Tutt’altra storia invece è The Gravy Train, conosciuto anche con il titolo The Dion Brothers. Un gioiellino tristemente dimenticato è senza dubbio la miglior prova di Jack Starrett, uno che per quanto riguarda i film di genere sapeva il fatto suo. Il biker movie Nam’s Angels (1970), i due classici blaxploitation Slaughter (1972) e Cleopatra Jones (1973), nonché un’altra folle perla exploitation come Race with the devil (In corsa con il diavolo, 1975) sono probabilmente i suoi film più conosciuti. Starrett era attivo anche come attore e qualcuno forse lo ricorda nel cast di Blazing Saddles (Mezzogiorno e mezzo di fuoco, 1974) o più probabilmente nel ruolo dello sceriffo sadico Galt nel primo Rambo (1982). Insomma, un personaggio da riscoprire, che conta tra i suoi ammiratori più accaniti il solito Quentin Tarantino (che ha proiettato il film qualche anno fa al suo festival, disotterrandolo dall’oscurità).
Per non rovinare la sorpresa a chi avrà il piacere di vederlo, evitiamo di entrare troppo nei dettagli. Stacey Keach (strepitoso come sempre in quel periodo) e Fredric Forrest (l’indimenticabile Chef di Apocalypse Now) sono i fratelli Dion, originari di qualche cittadina della West Virginia. Stufi della loro monotona esistenza mollano il loro lavoro in miniera per aprire un ristorante di pesce a Washington. L’unico problema è che hanno bisogno di soldi per realizzare il loro sogno. Una rapina ad un portavalori sembra l’occasione perfetta…
La sceneggiatura di Bill Kerby e Terrence Malick (che qui si firma con lo pseudonimo David Whitney, e che, a quanto pare, inizialmente doveva essere anche il regista) è divertente, originale e piena zeppa di dialoghi memorabili. Le regie di Starrett, come molto cinema di genere americano del periodo, sono poco più che televisive, ma in questo caso molla le redini, dando al film un bel ritmo. In particolare il memorabile finale, con i due protagonisti coinvolti in una sparatoria e inseguimento all’interno di un palazzo abbandonato, mentre questo viene demolito dall’esterno, è probabilmente il pezzo di cinema più ispirato della sua carriera.

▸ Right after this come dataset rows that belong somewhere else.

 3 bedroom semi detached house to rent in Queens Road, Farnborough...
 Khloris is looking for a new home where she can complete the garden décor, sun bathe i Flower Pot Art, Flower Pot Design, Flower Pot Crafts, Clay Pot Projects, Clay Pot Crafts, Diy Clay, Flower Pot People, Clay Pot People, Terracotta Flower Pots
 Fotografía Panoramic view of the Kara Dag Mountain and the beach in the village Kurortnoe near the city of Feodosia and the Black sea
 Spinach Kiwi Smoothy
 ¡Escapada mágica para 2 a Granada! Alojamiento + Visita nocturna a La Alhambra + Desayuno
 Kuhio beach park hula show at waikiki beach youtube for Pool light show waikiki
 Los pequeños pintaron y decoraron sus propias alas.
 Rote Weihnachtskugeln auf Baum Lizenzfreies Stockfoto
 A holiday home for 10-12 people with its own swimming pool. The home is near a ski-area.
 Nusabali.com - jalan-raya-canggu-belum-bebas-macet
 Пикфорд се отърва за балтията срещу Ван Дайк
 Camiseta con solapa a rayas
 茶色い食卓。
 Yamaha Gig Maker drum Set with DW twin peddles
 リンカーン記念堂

A parte la splendida prestazione di Keach e Forrest, nel cast troviamo anche una giovanissima Margot Kidder (Superman), Richard Romanus (Mean Streets), Barry Primus (New York, New York e Boxcar Bertha, ma anche Macchie solari del nostro Armando Crispino) e addirittura un’esilarante cameo del regista e leggendario stuntman Hal Needham (Smokey and the Bandit, Cannonball Run).
Gli appassionati di crime movies anni Settanta non potranno esimersi dal recuperare The Gravy Train. D’altro conto, qualsiasi film che contiene la frase “Look at me! Kirk – Fuckin’ – Douglas!!!” merita una visione. Consigliatissimo.